Eriopeltastes natalensis

Scientific classification
- Kingdom: Animalia
- Phylum: Arthropoda
- Clade: Pancrustacea
- Class: Insecta
- Order: Coleoptera
- Suborder: Polyphaga
- Infraorder: Scarabaeiformia
- Family: Scarabaeidae
- Genus: Eriopeltastes
- Species: E. natalensis
- Binomial name: Eriopeltastes natalensis (Péringuey, 1907)
- Synonyms: Stegopterus natalensis Péringuey, 1907;

= Eriopeltastes natalensis =

- Genus: Eriopeltastes
- Species: natalensis
- Authority: (Péringuey, 1907)
- Synonyms: Stegopterus natalensis Péringuey, 1907

Species of beetle

Eriopeltastes natalensis is a species of beetle of the family Scarabaeidae. It is found in South Africa (KwaZulu-Natal).

== Description ==
Adults reach a length of about 10 mm. They are bronze-black, with the antennae and the elytra testaceous yellow, the latter have the recurved outer margin black. The clypeus is somewhat concave, rounded in front, owing to the margin being raised all round, very slightly emarginate in the centre, and densely hairy like the head.
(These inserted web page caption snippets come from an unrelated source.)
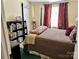Here is another view of the bedroom with a bookshelf full of books at 1341 Pleasant Hill Church Rd, Wadesboro, NC 28170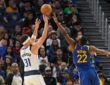 Dallas Mavericks guard Klay Thompson #31 shoots against Golden State Warriors forward Andrew Wiggins #22 at Chase Center.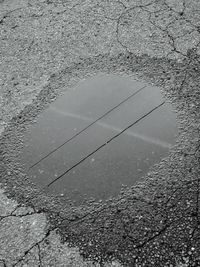 High angle view of puddle on road
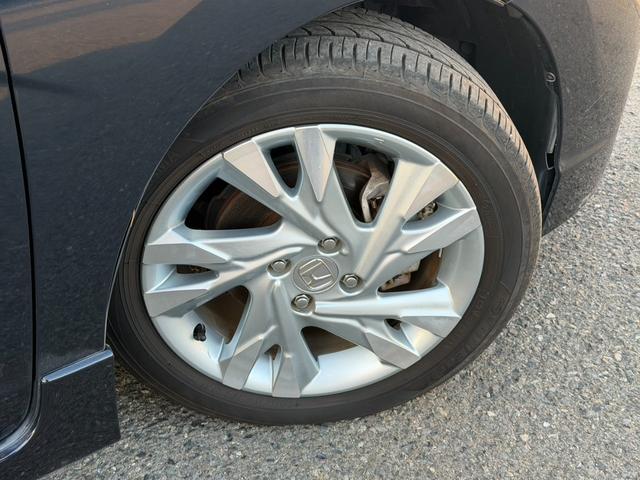 シャトル ハイブリッドＺ　バックカメラ　シートヒーター　クルーズコントロール　パドルシフト　オートライト　ＥＴＣ　純正アルミホイール　フロントフォグランプ　ステアリングスイッチ　パワーウィンドウ　プッシュスタート　スマートキー（68枚目）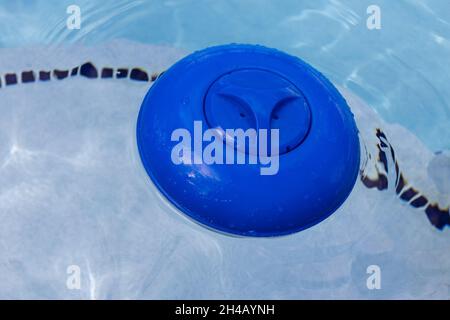 Blauer Chlorspender aus Kunststoff, der auf der Wasseroberfläche in einem Schwimmbad schwimmt. Stockfoto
The pronotum is clothed with a very dense and long flavescent pubescence, and covered with somewhat broad, sub-contiguous punctures. Along the outer margin there is occasionally a whitish band. The scutellum is closely punctate and the elytra somewhat short, being only twice the length of the prothorax. The pygidium has a greyish-white coating leaving a median longitudinal black band beginning at a short distance from the base, but reaching the apex, and having in addition a moderately dense, long yellowish-white pubescence similar to the one clothing the under side.